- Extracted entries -
────────────────────
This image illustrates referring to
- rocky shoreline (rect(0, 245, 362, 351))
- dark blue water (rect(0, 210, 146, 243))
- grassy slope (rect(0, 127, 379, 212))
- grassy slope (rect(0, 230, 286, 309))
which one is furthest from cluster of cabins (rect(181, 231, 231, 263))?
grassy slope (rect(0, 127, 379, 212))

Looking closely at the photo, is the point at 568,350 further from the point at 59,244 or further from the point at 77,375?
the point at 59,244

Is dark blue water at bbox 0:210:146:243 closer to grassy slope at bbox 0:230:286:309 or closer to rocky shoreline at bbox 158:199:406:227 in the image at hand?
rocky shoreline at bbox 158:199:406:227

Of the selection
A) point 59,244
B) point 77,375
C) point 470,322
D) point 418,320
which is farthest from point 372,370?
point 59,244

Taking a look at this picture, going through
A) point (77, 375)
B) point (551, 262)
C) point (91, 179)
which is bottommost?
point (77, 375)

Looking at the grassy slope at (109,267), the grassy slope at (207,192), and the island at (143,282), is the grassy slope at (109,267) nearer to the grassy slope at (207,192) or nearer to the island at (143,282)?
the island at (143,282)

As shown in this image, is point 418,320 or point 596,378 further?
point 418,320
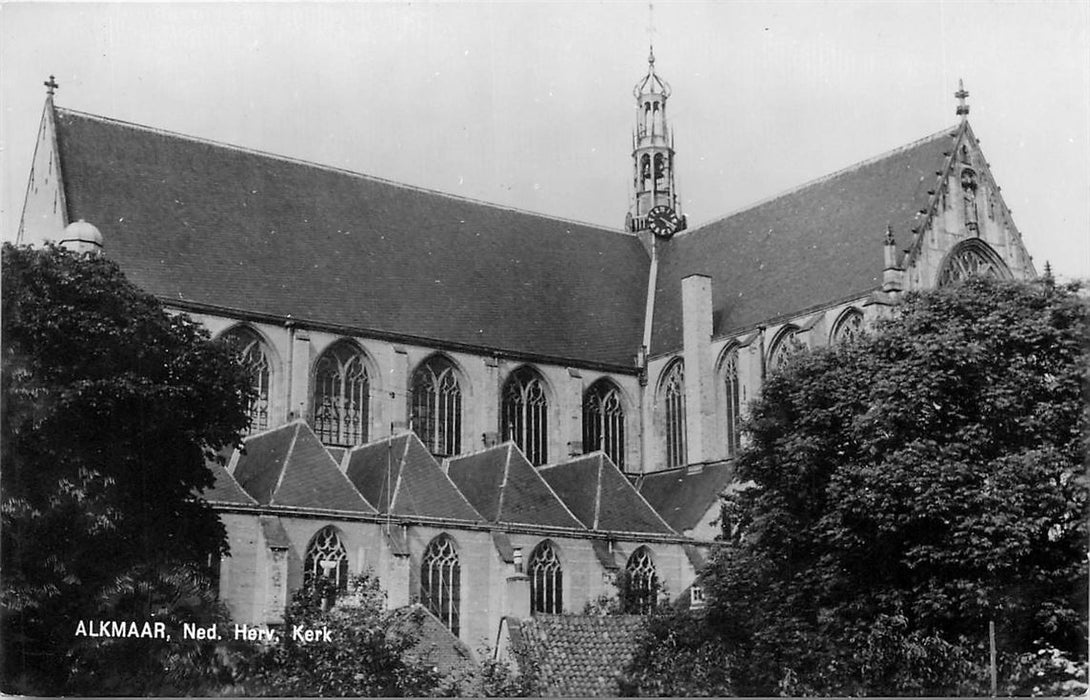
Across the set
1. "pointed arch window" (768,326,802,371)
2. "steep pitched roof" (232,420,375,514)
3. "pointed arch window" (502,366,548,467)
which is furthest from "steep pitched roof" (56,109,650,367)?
"pointed arch window" (768,326,802,371)

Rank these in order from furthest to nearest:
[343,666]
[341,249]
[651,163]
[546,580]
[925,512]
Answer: [651,163] → [341,249] → [546,580] → [925,512] → [343,666]

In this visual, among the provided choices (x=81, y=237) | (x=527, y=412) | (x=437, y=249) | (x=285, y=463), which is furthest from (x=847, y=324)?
(x=81, y=237)

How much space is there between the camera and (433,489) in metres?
43.2

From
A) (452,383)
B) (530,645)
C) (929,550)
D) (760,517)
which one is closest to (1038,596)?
(929,550)

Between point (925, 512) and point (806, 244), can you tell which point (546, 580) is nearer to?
point (806, 244)

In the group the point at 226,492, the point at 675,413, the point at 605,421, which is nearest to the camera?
the point at 226,492

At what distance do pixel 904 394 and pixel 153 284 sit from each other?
23.7 meters

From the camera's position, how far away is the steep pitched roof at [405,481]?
42.1 metres

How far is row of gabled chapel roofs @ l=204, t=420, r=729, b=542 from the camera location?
40.6m

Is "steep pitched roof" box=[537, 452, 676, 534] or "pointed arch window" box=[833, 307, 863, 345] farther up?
"pointed arch window" box=[833, 307, 863, 345]

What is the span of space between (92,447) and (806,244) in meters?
30.1

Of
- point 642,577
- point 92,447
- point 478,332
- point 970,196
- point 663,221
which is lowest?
point 642,577

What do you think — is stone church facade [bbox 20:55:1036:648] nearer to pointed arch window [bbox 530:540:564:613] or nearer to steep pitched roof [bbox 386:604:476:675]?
pointed arch window [bbox 530:540:564:613]

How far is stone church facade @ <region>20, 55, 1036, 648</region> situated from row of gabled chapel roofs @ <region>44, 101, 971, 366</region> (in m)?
0.09
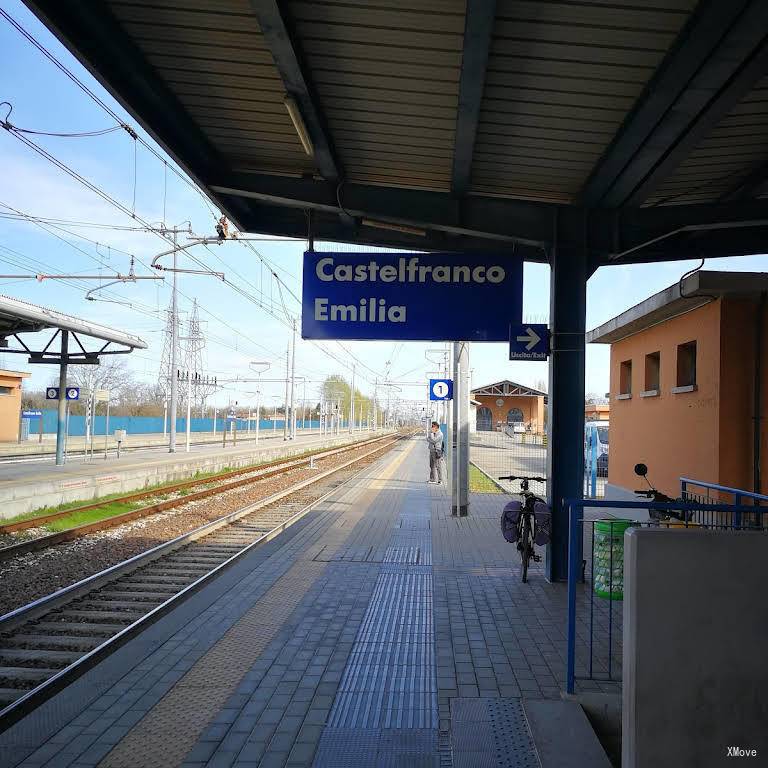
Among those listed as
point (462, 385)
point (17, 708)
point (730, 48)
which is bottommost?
point (17, 708)

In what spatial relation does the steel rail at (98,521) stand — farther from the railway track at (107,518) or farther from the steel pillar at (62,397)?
the steel pillar at (62,397)

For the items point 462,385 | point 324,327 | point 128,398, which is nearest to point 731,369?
point 324,327

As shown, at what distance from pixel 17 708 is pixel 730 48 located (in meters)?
5.99

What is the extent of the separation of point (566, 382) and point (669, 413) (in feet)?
13.7

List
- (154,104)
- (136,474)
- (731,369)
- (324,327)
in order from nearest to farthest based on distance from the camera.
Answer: (154,104), (324,327), (731,369), (136,474)

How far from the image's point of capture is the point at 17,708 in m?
4.50

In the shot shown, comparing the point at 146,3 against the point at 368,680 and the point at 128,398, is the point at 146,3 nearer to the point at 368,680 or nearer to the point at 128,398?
the point at 368,680

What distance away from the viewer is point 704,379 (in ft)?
30.6

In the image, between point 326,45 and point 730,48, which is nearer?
point 730,48

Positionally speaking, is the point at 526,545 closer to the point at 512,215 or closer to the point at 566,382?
the point at 566,382

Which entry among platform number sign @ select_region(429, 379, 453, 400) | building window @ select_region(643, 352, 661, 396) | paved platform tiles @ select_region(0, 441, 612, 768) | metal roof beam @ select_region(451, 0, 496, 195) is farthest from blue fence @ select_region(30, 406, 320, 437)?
metal roof beam @ select_region(451, 0, 496, 195)

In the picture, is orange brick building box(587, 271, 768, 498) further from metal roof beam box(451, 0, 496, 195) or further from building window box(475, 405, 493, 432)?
building window box(475, 405, 493, 432)

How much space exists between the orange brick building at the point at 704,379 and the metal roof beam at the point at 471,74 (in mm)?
4141

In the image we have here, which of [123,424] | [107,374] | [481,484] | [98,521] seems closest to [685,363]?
[98,521]
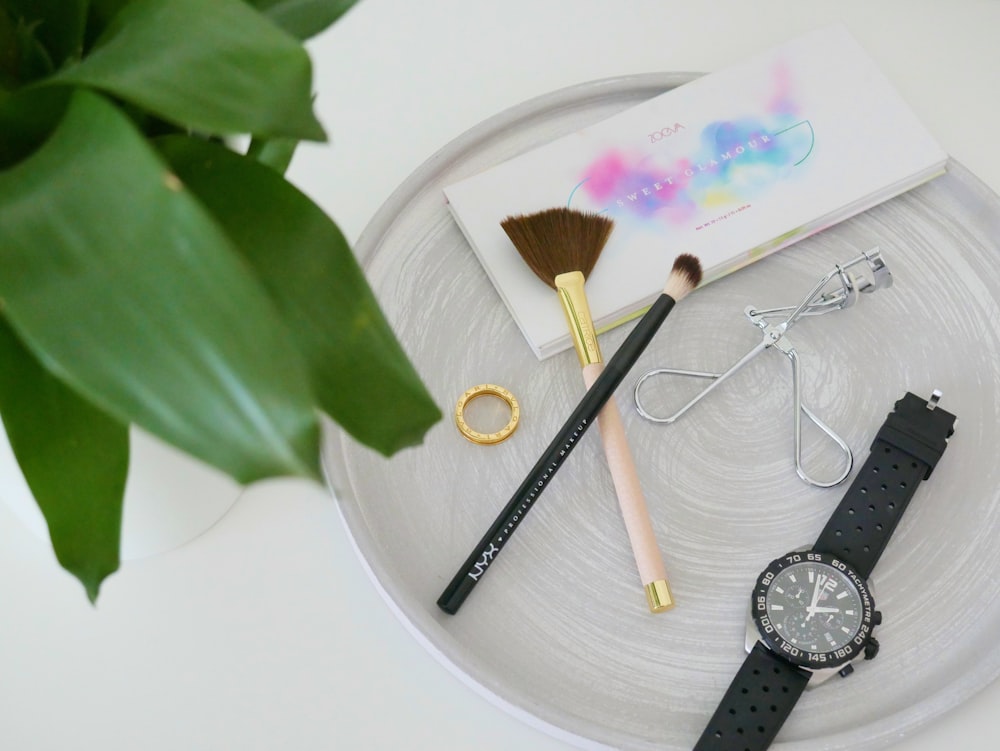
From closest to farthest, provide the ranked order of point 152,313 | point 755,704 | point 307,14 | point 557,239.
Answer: point 152,313
point 307,14
point 755,704
point 557,239

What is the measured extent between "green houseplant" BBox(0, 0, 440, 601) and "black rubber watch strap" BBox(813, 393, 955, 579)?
0.27 meters

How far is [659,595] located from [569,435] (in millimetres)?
87

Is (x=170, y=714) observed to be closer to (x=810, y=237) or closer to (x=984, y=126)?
(x=810, y=237)

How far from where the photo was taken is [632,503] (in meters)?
0.51

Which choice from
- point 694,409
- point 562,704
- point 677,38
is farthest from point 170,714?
point 677,38

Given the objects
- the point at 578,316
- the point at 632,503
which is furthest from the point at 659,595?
the point at 578,316

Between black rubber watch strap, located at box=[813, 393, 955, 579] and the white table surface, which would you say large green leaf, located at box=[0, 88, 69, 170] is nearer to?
the white table surface

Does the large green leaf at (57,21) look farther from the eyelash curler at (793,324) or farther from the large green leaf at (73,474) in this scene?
the eyelash curler at (793,324)

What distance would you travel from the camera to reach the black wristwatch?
0.47 m

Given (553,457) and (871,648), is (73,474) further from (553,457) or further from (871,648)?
(871,648)

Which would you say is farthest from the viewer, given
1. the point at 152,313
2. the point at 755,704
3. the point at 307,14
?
the point at 755,704

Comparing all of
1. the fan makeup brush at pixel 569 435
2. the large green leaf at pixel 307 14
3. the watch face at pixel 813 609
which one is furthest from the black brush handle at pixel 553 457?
the large green leaf at pixel 307 14

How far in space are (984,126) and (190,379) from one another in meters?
0.59

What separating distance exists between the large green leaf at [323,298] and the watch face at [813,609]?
0.76 feet
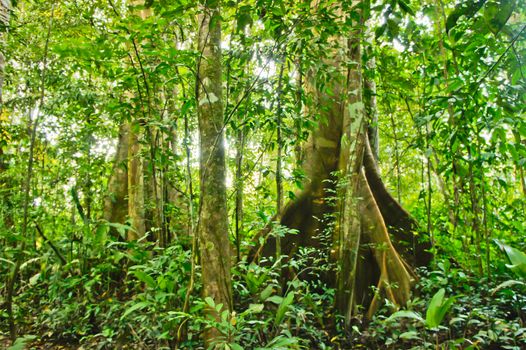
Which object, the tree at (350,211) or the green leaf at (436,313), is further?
the tree at (350,211)

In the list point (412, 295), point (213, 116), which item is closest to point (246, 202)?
point (412, 295)

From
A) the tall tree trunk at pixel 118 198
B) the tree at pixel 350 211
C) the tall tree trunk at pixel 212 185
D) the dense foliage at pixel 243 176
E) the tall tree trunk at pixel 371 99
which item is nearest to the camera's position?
the dense foliage at pixel 243 176

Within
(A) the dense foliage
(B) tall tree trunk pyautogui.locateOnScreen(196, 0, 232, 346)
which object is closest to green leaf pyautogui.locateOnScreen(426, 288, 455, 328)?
(A) the dense foliage

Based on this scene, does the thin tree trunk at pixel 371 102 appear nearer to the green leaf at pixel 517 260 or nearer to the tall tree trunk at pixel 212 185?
the tall tree trunk at pixel 212 185

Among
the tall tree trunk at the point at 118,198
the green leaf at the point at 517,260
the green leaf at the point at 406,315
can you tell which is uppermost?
the tall tree trunk at the point at 118,198

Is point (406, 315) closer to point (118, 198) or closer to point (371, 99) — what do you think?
point (371, 99)

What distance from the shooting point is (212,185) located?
2844mm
────────────────────
- Given instruction -
Retype every line of the entries exactly, starting at the line that contains "From closest to" and continuing down through the line that contains "0.27 meters".

- Finished answer -
From closest to farthest, provide the ranked order of point 152,313 | point 755,704 | point 307,14 | point 557,239.
Answer: point 152,313
point 307,14
point 755,704
point 557,239

What is the measured extent between "green houseplant" BBox(0, 0, 440, 601) and "black rubber watch strap" BBox(813, 393, 955, 579)?
0.27 meters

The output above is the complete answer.